(I don't understand how the page table can be used for "normal, non-hugetlb". I could only see how it is used for the remaining user for hugetlb stuff, but that's different question)
Right, this surely is related only to hugetlb PTS, otherwise the refcount shouldn't be a factor no?
The example from Jann is scary. But I think it checks out.
How does the fix work when an architecture does not issue IPIs for TLB shootdown? To handle gup-fast on these architectures, we use RCU.

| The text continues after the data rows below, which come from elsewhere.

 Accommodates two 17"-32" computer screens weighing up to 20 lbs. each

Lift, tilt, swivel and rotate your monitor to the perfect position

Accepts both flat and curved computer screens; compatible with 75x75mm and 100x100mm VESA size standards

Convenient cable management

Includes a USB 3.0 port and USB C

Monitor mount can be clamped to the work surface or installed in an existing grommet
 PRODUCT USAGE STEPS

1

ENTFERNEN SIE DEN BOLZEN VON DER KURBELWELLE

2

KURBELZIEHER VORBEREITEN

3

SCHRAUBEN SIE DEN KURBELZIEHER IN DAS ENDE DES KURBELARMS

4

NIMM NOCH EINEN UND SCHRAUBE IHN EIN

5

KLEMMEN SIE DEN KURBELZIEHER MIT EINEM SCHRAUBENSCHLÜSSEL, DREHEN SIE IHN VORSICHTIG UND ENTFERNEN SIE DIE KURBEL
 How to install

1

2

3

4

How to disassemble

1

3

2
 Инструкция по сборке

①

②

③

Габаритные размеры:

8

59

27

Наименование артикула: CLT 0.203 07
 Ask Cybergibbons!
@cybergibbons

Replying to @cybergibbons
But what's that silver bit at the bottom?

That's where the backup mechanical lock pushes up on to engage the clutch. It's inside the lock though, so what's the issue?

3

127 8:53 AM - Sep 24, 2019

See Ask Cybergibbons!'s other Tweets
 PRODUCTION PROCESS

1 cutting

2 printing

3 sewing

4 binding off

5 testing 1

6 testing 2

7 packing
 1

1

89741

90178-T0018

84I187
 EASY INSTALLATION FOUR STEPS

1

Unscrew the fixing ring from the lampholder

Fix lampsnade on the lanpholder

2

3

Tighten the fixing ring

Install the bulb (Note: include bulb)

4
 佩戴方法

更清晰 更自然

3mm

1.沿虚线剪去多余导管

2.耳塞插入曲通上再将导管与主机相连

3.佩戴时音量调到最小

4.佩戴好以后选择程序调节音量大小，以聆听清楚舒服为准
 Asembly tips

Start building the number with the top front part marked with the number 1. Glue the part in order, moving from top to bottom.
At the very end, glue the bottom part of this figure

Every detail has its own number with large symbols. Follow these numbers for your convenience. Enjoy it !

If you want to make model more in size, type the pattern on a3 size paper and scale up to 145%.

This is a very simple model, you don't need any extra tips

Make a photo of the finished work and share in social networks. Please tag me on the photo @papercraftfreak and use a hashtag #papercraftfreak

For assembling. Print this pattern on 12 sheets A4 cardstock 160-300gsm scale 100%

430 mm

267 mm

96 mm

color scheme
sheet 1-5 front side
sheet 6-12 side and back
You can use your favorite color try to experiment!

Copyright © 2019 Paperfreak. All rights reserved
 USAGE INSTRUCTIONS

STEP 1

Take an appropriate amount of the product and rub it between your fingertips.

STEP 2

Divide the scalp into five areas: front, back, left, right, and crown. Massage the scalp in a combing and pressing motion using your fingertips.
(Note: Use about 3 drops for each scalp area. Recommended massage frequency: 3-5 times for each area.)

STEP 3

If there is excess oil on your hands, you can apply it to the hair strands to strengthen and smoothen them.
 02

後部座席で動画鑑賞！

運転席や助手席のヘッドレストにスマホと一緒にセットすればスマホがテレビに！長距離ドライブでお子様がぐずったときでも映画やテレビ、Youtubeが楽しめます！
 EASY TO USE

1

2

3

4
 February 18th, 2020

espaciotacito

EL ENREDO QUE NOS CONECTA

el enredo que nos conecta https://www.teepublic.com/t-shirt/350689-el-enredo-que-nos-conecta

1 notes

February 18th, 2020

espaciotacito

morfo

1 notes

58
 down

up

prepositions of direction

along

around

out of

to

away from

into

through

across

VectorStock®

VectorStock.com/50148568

So I'm wondering whether we use RCU somehow.
Presumably you mean whether we _can_ use RCU somehow?
No, whether there is an implied RCU sync before the page table gets reused, see my reply from Jann.
But note that in gup_fast_pte_range(), we are validating whether the PMD changed:
if (unlikely(pmd_val(pmd) != pmd_val(*pmdp)) || unlikely(pte_val(pte) != pte_val(ptep_get(ptep)))) { gup_put_folio(folio, 1, flags); goto pte_unmap; }
Right and as per the comment there:
/* ...
- For THP collapse, it's a bit more complicated because GUP-fast may be
- walking a pgtable page that is being freed (pte is still valid but pmd
- can be cleared already). To avoid race in such condition, we need to
- also check pmd here to make sure pmd doesn't change (corresponds to
- pmdp_collapse_flush() in the THP collapse code path).
... */
So if this can correctly handle a cleared PMD entry in the teardown case, surely it can handle it in this case also?
Right.
But see my other mail, on architectures that don't free page tables with RCU we still need the IPI, so that is nasty.
So in case the page table got reused in the meantime, we should just back off and be fine, right?
Yeah seems to be the case to me.
-- Cheers
David / dhildenb
So it seems like you have a proposal here - could you send a patch so we can assess it please? :)
It's a bit tricky, I think I have to discuss with Jann some more first. But right now my understanding is that Janns fix might not have taken care of arch without the IPI sync -- I might be wrong.